Normalmente es hasta ahí donde llega la gente que alguna vez ha entrado a su casa. Lo más probable es que una invitación a sentarte en uno de los disímiles sofás y a beber una taza de café o un vaso con agua terminen con el recorrido por la casa. A pesar del sofocante ambiente tropical que reina fuera de su morada, el delicioso frescor del interior permite e incluso sugiere las bebidas calientes y si bien la Tía es reservada e incluso un poco esquiva con los temas de su pasado, en la comodidad de su sala y lubricada la garganta con aquel amargo brebaje humeante, la plática con ella puede extenderse amenamente durante horas, incluso de los temas mundiales más recientes ya que siempre le ha gustado mantenerse informada de lo que sucede más allá de los límites del pueblo.

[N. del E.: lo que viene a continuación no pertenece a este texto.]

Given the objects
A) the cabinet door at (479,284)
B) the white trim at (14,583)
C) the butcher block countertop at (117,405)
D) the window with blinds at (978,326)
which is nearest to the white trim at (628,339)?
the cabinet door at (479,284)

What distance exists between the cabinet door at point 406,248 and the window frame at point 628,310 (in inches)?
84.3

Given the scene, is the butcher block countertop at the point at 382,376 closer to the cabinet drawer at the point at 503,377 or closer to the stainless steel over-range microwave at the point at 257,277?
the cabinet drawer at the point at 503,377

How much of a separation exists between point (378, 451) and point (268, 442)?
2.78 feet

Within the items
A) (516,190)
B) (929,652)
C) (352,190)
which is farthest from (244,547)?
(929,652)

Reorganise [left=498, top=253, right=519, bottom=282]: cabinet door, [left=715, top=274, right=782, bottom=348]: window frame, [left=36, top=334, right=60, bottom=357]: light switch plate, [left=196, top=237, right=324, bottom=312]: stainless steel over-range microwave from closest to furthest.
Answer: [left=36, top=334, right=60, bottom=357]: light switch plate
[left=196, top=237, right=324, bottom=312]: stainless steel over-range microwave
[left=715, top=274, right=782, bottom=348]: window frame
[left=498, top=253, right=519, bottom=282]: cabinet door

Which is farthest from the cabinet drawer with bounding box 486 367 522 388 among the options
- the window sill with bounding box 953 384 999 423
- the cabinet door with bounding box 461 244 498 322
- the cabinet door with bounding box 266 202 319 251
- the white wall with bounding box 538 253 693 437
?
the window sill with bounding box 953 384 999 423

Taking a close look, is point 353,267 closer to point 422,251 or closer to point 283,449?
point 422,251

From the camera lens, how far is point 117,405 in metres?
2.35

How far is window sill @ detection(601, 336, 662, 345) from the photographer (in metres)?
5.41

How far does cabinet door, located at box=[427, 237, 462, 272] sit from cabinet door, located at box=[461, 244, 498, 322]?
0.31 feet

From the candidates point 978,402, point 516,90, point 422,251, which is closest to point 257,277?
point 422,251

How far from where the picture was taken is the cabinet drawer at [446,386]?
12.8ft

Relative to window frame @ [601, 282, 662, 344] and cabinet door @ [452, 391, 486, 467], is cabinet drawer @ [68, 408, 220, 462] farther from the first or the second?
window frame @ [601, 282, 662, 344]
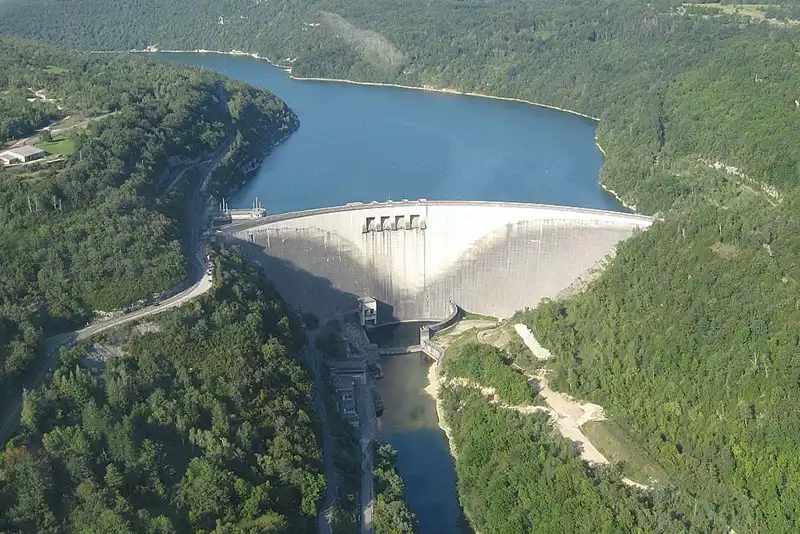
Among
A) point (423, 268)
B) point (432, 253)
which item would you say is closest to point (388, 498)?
point (423, 268)

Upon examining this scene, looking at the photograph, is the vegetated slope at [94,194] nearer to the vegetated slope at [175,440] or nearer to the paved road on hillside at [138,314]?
the paved road on hillside at [138,314]

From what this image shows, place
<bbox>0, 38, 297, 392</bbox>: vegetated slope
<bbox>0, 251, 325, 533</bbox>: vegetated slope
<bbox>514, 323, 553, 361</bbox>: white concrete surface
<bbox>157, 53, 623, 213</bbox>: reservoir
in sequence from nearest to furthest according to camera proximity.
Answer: <bbox>0, 251, 325, 533</bbox>: vegetated slope < <bbox>0, 38, 297, 392</bbox>: vegetated slope < <bbox>514, 323, 553, 361</bbox>: white concrete surface < <bbox>157, 53, 623, 213</bbox>: reservoir

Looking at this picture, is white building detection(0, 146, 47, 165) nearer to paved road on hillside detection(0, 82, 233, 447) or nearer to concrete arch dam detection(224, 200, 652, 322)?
paved road on hillside detection(0, 82, 233, 447)

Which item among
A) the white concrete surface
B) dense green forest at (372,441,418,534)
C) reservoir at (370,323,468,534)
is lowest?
reservoir at (370,323,468,534)

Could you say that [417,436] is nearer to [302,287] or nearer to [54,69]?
[302,287]

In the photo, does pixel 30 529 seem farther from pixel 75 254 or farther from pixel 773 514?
pixel 773 514

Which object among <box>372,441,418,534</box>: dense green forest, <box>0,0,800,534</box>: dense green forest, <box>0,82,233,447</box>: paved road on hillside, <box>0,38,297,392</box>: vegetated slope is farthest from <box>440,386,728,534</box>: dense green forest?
<box>0,38,297,392</box>: vegetated slope

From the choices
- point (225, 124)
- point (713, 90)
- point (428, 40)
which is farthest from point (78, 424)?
point (428, 40)
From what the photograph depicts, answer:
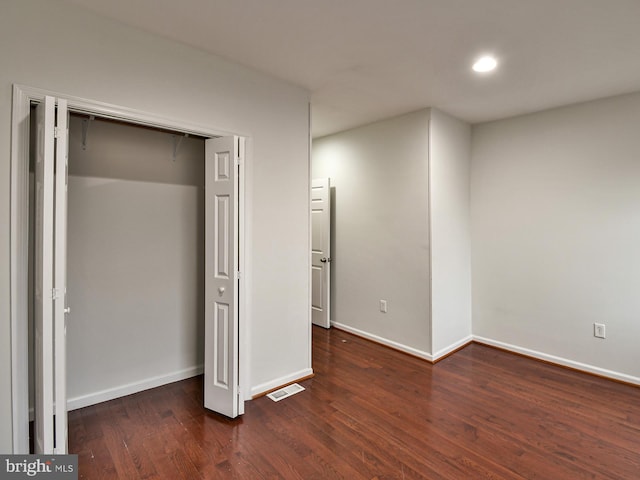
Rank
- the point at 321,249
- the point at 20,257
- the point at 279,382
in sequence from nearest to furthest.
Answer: the point at 20,257 < the point at 279,382 < the point at 321,249

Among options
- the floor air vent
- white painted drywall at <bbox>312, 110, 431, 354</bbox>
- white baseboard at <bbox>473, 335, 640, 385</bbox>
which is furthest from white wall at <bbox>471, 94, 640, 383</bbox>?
the floor air vent

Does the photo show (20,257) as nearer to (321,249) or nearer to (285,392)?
(285,392)

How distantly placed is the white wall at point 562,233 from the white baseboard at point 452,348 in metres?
0.15

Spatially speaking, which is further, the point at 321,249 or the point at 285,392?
the point at 321,249

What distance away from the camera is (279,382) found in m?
3.04

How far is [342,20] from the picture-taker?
2.13m

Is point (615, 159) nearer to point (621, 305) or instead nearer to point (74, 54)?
point (621, 305)

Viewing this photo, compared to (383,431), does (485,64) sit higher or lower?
higher

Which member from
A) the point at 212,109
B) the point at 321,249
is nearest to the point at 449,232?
the point at 321,249

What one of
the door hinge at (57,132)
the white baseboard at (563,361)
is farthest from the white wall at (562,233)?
the door hinge at (57,132)

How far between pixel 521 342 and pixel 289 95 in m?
3.55

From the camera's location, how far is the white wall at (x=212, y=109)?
1.86 m

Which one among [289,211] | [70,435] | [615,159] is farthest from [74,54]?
[615,159]

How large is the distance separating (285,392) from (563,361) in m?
2.84
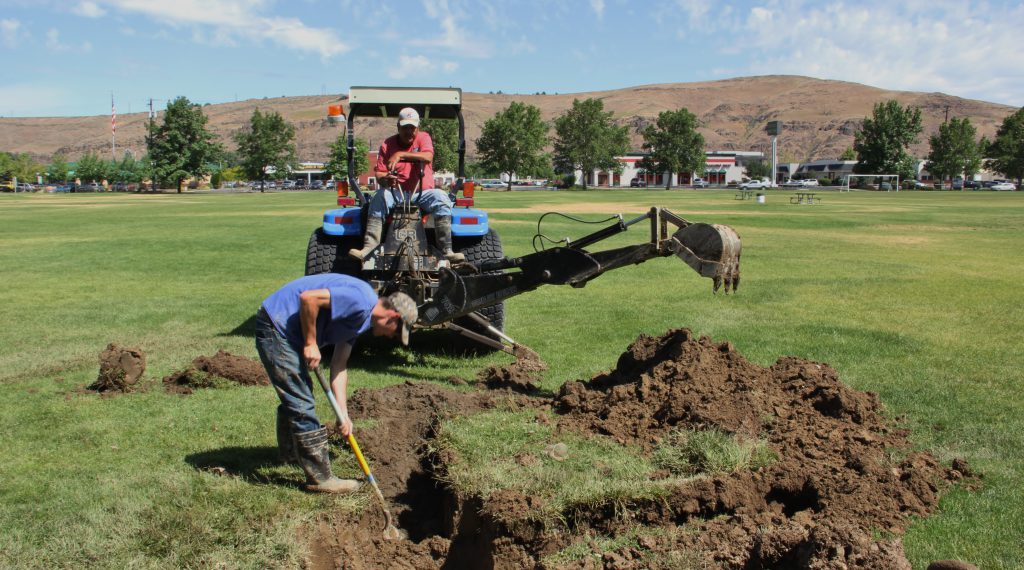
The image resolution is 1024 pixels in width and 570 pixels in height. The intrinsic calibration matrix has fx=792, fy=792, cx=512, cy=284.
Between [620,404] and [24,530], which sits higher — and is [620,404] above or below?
above

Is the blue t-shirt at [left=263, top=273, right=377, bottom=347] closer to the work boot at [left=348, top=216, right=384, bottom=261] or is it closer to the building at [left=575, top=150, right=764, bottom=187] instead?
the work boot at [left=348, top=216, right=384, bottom=261]

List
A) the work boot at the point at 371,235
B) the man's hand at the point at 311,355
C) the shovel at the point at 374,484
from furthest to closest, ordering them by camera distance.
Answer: the work boot at the point at 371,235 → the shovel at the point at 374,484 → the man's hand at the point at 311,355

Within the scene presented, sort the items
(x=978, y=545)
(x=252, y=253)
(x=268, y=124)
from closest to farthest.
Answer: (x=978, y=545), (x=252, y=253), (x=268, y=124)

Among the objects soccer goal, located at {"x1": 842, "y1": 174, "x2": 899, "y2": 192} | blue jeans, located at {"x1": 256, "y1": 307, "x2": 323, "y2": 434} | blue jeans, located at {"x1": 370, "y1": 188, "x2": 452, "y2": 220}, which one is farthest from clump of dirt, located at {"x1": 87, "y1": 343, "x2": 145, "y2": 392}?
soccer goal, located at {"x1": 842, "y1": 174, "x2": 899, "y2": 192}

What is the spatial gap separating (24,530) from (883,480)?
5025mm

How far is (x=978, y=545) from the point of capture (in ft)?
13.9

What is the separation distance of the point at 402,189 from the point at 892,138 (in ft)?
358

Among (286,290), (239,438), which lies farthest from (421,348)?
(286,290)

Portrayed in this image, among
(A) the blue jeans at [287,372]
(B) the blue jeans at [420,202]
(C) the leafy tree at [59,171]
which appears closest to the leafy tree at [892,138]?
(B) the blue jeans at [420,202]

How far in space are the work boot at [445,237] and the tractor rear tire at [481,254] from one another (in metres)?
0.69

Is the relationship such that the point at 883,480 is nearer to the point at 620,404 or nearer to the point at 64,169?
the point at 620,404

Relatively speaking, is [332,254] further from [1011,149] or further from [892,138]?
[1011,149]

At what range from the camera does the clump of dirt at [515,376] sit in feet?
23.8

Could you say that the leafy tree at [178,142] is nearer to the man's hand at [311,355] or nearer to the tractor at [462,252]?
the tractor at [462,252]
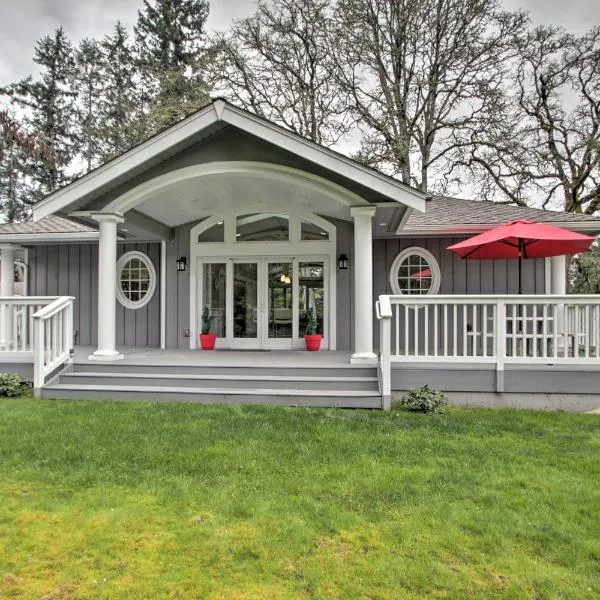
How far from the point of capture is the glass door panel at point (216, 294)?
8.66m

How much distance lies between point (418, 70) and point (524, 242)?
12283 mm

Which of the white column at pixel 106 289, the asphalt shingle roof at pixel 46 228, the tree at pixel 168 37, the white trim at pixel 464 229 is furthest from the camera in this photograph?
the tree at pixel 168 37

Uno podría pasar días enteros platicando y bebiendo café en aquella sala vigilada por decenas de caras congeladas en el tiempo, o al menos hasta que el entumecimiento de las piernas o el hambre ataquen, ya que el bagaje de temas que ella posee es tan amplio como la mente humana pueda abarcar.

La sala tiene otra salida en la misma pared que la que da hacia el recinto del altar, pero en el otro extremo. Esta otra está bloqueada por una puerta abatible que da a una pequeña habitación, un poco más espaciosa que el recibidor. Este cuarto funge como cocina y cuenta con una pequeña mesa rectangular de madera y patas metálicas. Tiene un mantel de vinilo a cuadros de color claro y carcomido de las orillas y sobre de esta hay un pequeño salero que siempre está más o menos a la mitad y un azucarero de barro negro con una cuchara de plástico rojo. La mesa sólo cuenta con dos sillas, igual de austeras y simples que la mesa y que reposan una en cada cabecera de la misma. La Tía siempre se sienta en la silla más cercana a la puerta, de frente a la pequeña estufa de gas verde olivo que antes fuera una estufa metálica de hierro que funcionaba a base de petróleo y que todavía más hacia al pasado fue un humilde fogón de leña, de lo que únicamente queda el rastro de lo que antes fuera una campana que dirigía el humo al exterior para así no inundar el resto de la casa. Junto a la estufa, se halla un pequeño refrigerador de color crema, ligeramente más alto que la estufa, el cual guarda en su interior algunas frutas y verduras que no durarían más de un par de días a temperatura ambiente, una jarra con agua para mantenerla fresca, un cartón de leche, un poco de queso y otros ingredientes como lo son carne o pollo; y de vez en cuando un poco de sobras de comida. Sobre de este y la estufa, adosados a la pared, se encuentran algunos estantes donde descansan platos, vasos, sartenes, ollas y demás enseres propios de la cocina. Sobre de estos, en otra repisa, se encuentran latas varias, aceite, bolsas de arroz, azúcar, sal, pasta y frijoles, un trío de especieros,  un paquete de café y de vez en cuando una caja de galletas. Ella disfruta del pan dulce fresco y las tortillas recién hechas, por lo que casi a diario baja al pueblo a comprar una pieza de pan y unas cuantas tortillas para el día, y debido a esto, rara vez se encontrará un pan endurecido o una tortilla tiesa dentro de aquella casa.